Runs ploidy estimation, dosage scoring, and optionally VCF QC. The results from this module can be used for QC and batching.

For large cohorts, this workflow can be run on arbitrary cohort partitions of up to about 500 samples. Afterwards, we recommend using the results to divide samples into smaller batches (~100-500 samples) with ~1:1 male:female ratio. Refer to the Batching section for further guidance on creating batches.

We also recommend using sex assignments generated from the ploidy estimates and incorporating them into the PED file, with sex = 0 for sex aneuploidies.

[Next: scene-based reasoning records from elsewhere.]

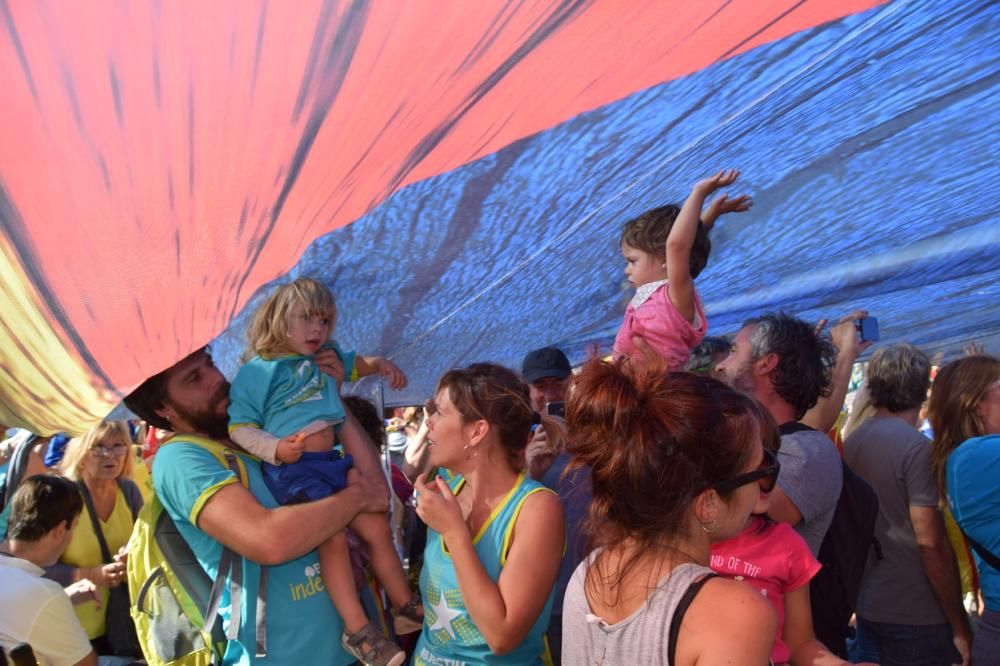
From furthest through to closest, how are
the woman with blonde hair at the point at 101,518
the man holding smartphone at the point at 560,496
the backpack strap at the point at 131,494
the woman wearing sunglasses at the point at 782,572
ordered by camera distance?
the backpack strap at the point at 131,494
the woman with blonde hair at the point at 101,518
the man holding smartphone at the point at 560,496
the woman wearing sunglasses at the point at 782,572

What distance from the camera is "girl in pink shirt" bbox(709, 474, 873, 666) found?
1.99 m

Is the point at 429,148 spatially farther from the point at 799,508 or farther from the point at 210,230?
the point at 799,508

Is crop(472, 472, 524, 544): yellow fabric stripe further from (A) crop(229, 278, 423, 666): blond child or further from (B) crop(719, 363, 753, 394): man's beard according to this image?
(B) crop(719, 363, 753, 394): man's beard

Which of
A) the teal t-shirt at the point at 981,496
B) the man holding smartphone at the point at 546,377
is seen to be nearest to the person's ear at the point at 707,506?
the teal t-shirt at the point at 981,496

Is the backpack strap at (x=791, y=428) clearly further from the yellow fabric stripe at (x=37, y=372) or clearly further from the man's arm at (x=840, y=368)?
the yellow fabric stripe at (x=37, y=372)

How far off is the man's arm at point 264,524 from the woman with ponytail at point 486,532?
0.33 metres

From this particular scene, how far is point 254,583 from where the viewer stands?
2354 mm

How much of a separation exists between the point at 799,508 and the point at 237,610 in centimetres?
154

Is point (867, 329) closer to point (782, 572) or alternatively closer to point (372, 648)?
point (782, 572)

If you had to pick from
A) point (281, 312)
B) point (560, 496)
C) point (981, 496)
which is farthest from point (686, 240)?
point (981, 496)

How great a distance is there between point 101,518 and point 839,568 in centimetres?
391

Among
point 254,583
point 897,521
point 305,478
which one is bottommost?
point 897,521

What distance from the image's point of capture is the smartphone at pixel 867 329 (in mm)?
3254

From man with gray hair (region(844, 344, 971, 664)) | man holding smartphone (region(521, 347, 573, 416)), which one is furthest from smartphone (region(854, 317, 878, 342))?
man holding smartphone (region(521, 347, 573, 416))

The following diagram illustrates the upstream and downstream workflows of the EvidenceQC workflow in the recommended invocation order. You may refer to this diagram for the overall recommended invocation order.



Inputs

  • Read count files (GatherSampleEvidence)
  • (Optional) SV call VCFs (GatherSampleEvidence)

Outputs

  • Per-sample dosage scores with plots
  • Median coverage per sample
  • Ploidy estimates, sex assignments, with plots
  • (Optional) Outlier samples detected by call counts

Preliminary Sample QC

The purpose of sample filtering at this stage after EvidenceQC is to prevent very poor quality samples from interfering with the results for the rest of the callset. In general, samples that are borderline are okay to leave in, but you should choose filtering thresholds to suit the needs of your cohort and study. There will be future opportunities (as part of FilterBatch) for filtering before the joint genotyping stage if necessary. Here are a few of the basic QC checks that we recommend:

  • Look at the X and Y ploidy plots, and check that sex assignments match your expectations. If there are discrepancies, check for sample swaps and update your PED file before proceeding.

  • Look at the dosage score (WGD) distribution and check that it is centered around 0 (the distribution of WGD for PCR- samples is expected to be slightly lower than 0, and the distribution of WGD for PCR+ samples is expected to be slightly greater than 0. Refer to the gnomAD-SV paper for more information on WGD score). Optionally filter outliers.

  • Look at the low outliers for each SV caller (samples with much lower than typical numbers of SV calls per contig for each caller). An empty low outlier file means there were no outliers below the median and no filtering is necessary. Check that no samples had zero calls.

  • Look at the high outliers for each SV caller and optionally filter outliers; samples with many more SV calls than average may be poor quality.

  • Remove samples with autosomal aneuploidies based on the per-batch binned coverage plots of each chromosome.